Misty – The Erroll Garner Story

Misty – The Erroll Garner Story
„Misty – The Erroll Garner Story“ // Deutschland-Start: 23. Januar 2025 (Kino)

Inhalt / Kritik

Jazz-Pianist Erroll Garner – sagt Ihnen nichts? Keine Sorge, Sie sind nicht allein. Obwohl Garner zu Lebzeiten eine der großen Größen der amerikanischen Musikszene war, ist er nach seinem Tod 1977 ein bisschen in Vergessenheit geraten – und zwar nicht nur bei uns in Europa, sondern auch in seiner Heimat, den USA. Dabei war er ein absoluter Virtuose am Klavier, dessen Status als genialer Musiker nie angezweifelt wurde. Erst in den letzten Jahren taucht sein Name wieder etwas häufiger auf: 2006 gab es die erste deutschsprachige Biografie von Ernst Burger, 2013 einen Dokumentarfilm namens Erroll Garner: No One Can Hear You Read und 2021 sogar eine posthume Zusammenarbeit mit Adele (ja, der Adele!) durch ein Sample samt Nennung seines Namens im Titel des Stücks auf ihrem Album 30. Trotzdem bleibt Garner der breiten Öffentlichkeit noch immer weniger bekannt als Zeitgenossen wie Louis Armstrong oder Duke Ellington.

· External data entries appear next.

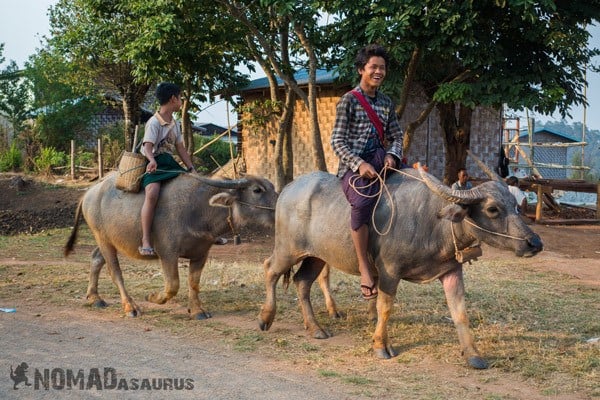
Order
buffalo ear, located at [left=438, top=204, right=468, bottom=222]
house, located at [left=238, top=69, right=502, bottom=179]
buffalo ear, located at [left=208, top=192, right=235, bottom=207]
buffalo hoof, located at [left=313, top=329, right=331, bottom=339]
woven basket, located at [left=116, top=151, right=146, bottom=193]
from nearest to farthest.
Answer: buffalo ear, located at [left=438, top=204, right=468, bottom=222] < buffalo hoof, located at [left=313, top=329, right=331, bottom=339] < buffalo ear, located at [left=208, top=192, right=235, bottom=207] < woven basket, located at [left=116, top=151, right=146, bottom=193] < house, located at [left=238, top=69, right=502, bottom=179]

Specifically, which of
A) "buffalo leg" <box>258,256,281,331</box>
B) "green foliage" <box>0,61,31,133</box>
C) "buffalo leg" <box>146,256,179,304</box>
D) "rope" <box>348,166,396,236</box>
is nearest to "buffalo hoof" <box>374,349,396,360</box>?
"rope" <box>348,166,396,236</box>

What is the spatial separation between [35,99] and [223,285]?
77.2ft

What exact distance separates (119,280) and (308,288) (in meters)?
2.10

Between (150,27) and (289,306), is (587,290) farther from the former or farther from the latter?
(150,27)

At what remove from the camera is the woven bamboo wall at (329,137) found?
1698 centimetres

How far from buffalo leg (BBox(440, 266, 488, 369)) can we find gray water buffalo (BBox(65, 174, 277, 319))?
2.02 meters

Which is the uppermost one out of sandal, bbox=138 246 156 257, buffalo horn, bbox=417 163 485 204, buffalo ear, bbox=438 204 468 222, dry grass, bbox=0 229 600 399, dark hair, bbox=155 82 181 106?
dark hair, bbox=155 82 181 106

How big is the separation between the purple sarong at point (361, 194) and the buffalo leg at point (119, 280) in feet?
8.62

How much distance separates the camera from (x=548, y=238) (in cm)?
1347

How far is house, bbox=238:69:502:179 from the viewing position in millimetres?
16922

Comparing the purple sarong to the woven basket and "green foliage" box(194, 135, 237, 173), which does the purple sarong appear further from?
"green foliage" box(194, 135, 237, 173)

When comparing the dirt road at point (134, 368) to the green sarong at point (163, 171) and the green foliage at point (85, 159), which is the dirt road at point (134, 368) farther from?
the green foliage at point (85, 159)

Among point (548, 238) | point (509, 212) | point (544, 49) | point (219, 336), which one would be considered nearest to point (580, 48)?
point (544, 49)

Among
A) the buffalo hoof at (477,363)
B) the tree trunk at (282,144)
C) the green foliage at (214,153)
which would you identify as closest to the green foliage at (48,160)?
the green foliage at (214,153)
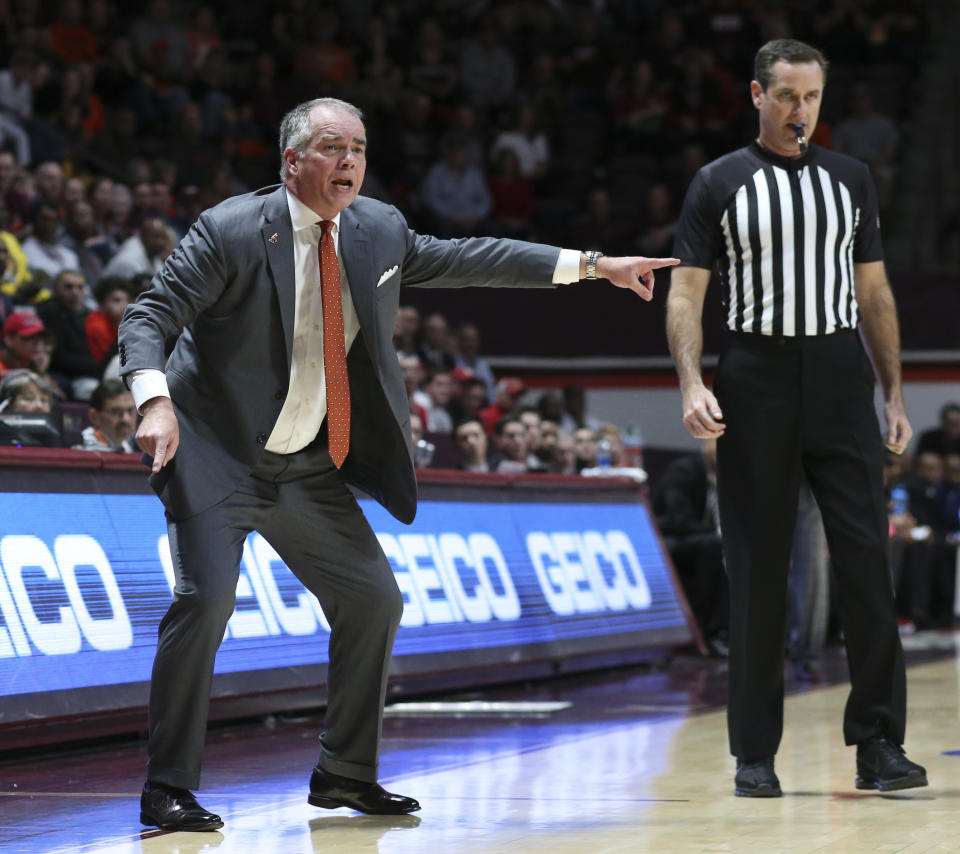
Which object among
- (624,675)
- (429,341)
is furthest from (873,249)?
(429,341)

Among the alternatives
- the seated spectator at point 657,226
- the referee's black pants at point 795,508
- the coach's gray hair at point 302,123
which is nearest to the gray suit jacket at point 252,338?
the coach's gray hair at point 302,123

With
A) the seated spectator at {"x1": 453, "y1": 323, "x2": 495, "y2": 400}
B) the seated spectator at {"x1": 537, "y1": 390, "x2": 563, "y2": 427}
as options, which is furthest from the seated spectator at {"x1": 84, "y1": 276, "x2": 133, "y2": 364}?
the seated spectator at {"x1": 453, "y1": 323, "x2": 495, "y2": 400}

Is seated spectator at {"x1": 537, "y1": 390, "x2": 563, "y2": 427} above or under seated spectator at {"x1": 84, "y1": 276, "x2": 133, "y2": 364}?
under

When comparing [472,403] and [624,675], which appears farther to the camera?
[472,403]

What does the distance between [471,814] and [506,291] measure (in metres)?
11.9

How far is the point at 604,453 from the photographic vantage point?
11773 mm

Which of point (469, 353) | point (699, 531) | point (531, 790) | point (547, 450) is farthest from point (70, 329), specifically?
point (531, 790)

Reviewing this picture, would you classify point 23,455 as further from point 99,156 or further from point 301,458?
point 99,156

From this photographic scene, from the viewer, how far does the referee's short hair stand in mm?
4594

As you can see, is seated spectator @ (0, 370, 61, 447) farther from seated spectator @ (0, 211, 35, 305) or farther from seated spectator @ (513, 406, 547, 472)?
seated spectator @ (513, 406, 547, 472)

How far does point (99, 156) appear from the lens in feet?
43.3

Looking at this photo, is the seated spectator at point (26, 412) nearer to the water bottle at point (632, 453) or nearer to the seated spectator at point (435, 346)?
the seated spectator at point (435, 346)

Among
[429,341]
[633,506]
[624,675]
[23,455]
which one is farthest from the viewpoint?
[429,341]

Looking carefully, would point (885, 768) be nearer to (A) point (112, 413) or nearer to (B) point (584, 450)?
(A) point (112, 413)
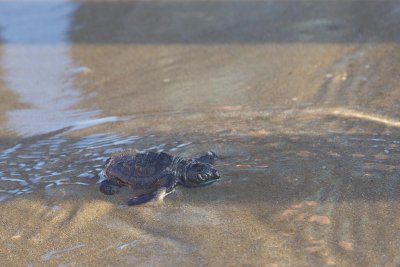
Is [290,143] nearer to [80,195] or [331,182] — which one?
[331,182]

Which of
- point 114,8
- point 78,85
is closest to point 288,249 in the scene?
point 78,85

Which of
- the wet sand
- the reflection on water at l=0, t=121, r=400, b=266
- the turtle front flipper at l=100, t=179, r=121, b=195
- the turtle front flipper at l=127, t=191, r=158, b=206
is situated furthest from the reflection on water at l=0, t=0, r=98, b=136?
the turtle front flipper at l=127, t=191, r=158, b=206

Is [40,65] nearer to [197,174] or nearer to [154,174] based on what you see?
[154,174]

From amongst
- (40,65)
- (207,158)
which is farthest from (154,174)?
(40,65)

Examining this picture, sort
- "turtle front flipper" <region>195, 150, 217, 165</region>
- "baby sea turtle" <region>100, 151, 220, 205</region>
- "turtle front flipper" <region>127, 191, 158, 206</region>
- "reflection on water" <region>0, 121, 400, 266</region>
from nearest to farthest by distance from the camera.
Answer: "reflection on water" <region>0, 121, 400, 266</region>, "turtle front flipper" <region>127, 191, 158, 206</region>, "baby sea turtle" <region>100, 151, 220, 205</region>, "turtle front flipper" <region>195, 150, 217, 165</region>

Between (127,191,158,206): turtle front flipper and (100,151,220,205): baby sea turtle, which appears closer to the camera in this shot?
(127,191,158,206): turtle front flipper

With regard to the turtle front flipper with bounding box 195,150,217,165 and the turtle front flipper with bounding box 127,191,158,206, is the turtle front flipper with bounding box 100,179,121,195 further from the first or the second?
the turtle front flipper with bounding box 195,150,217,165

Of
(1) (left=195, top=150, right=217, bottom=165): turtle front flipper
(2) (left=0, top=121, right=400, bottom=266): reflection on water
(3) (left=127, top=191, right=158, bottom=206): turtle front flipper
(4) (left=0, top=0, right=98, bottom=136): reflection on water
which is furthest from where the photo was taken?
(4) (left=0, top=0, right=98, bottom=136): reflection on water
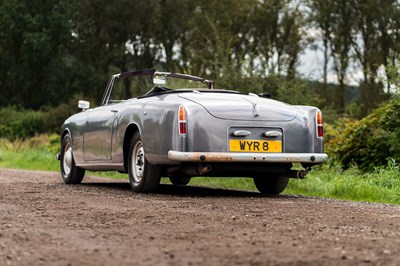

Vielleicht hat sich der französisch-schweizerische Filmemacher Georges Gachot genau das zum Anlass genommen, einen Film über Garner zu drehen. Sein Dokumentarfilm Misty – The Erroll Garner Story trägt den Titel von Garners berühmtester Komposition: Misty. Falls Ihnen der Song gerade nicht einfällt – hören Sie mal rein, Sie kennen ihn bestimmt. 1954 geschrieben, wurde er sofort zum Jazzstandard und ist bis heute eine beliebte Nummer. Sogar Clint Eastwood griff darauf zurück: Play Misty for Me, sein Regiedebüt, machte den Titel sogar zum Teil der Filmgeschichte (wobei der deutsche Verleihtitel Sadistico – Wunschkonzert für einen Toten den Songtitel ausspart).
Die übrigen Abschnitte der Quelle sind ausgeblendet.